Bien que l’examen clinique soit souvent suggestif de l’insuffisance respiratoire
(tachypnée, dyspnée, cyanose…), le diagnostic d’insuffisance respiratoire aiguë
repose essentiellement sur l’analyse des gaz artériels.
Les causes d’insuffisance respiratoire rencontrées à l’USI sont variées (tableau I),
mais peuvent être rassemblées en deux grands groupes en fonction de leur
physiopathologie (fig. 1).
Altérations du système nerveux central : intoxication médicamenteuse, coma
métabolique…
Altérations du système neuromusculaire: quadriplégie, curarisants, myasthénie,
Guillain-Barré, SLA…
Altérations de la cage thoracique : fractures, déformations, cyphoscoliose…

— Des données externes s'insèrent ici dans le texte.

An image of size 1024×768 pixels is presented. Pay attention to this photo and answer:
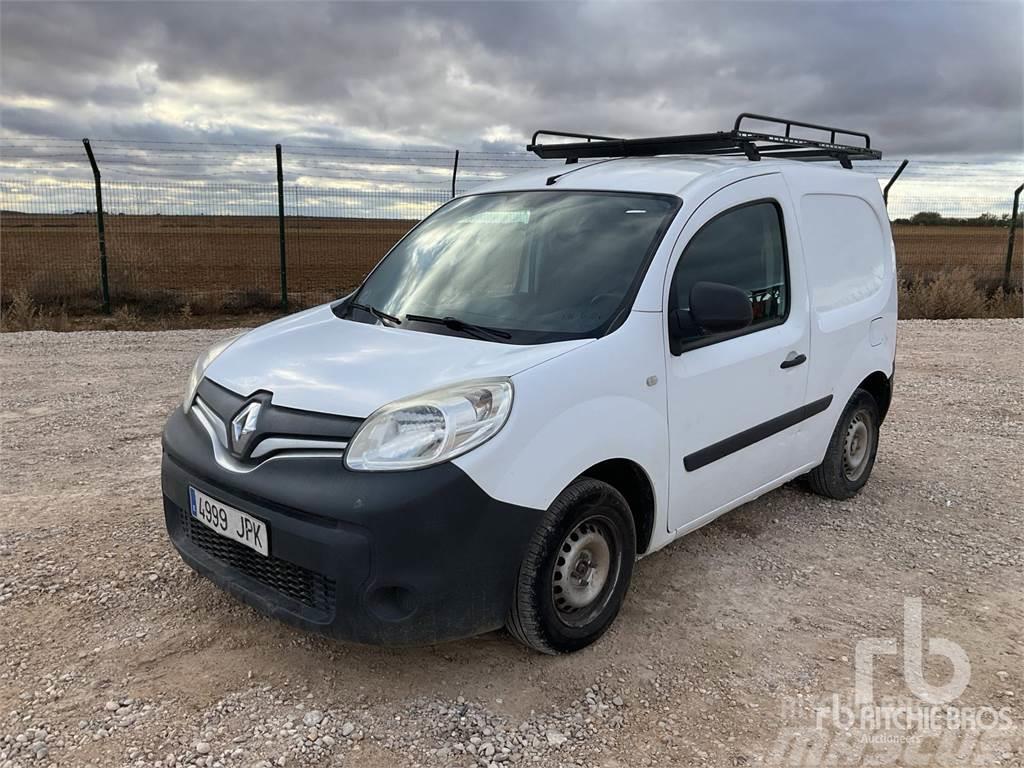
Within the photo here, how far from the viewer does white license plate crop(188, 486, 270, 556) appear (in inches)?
104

Obstruction des voies aériennes: corps étrangers, épiglottite, asthme…
Altérations du parenchyme pulmonaire: BPCO, ARDS, infections, atélectasies,
pneumothorax…
Altérations cardiovasculaires: œdème pulmonaire hémodynamique, insuffisance
circulatoire aiguë…
Table au I - Causes fréquentes d’insuffisance respiratoire aiguë à l’USI.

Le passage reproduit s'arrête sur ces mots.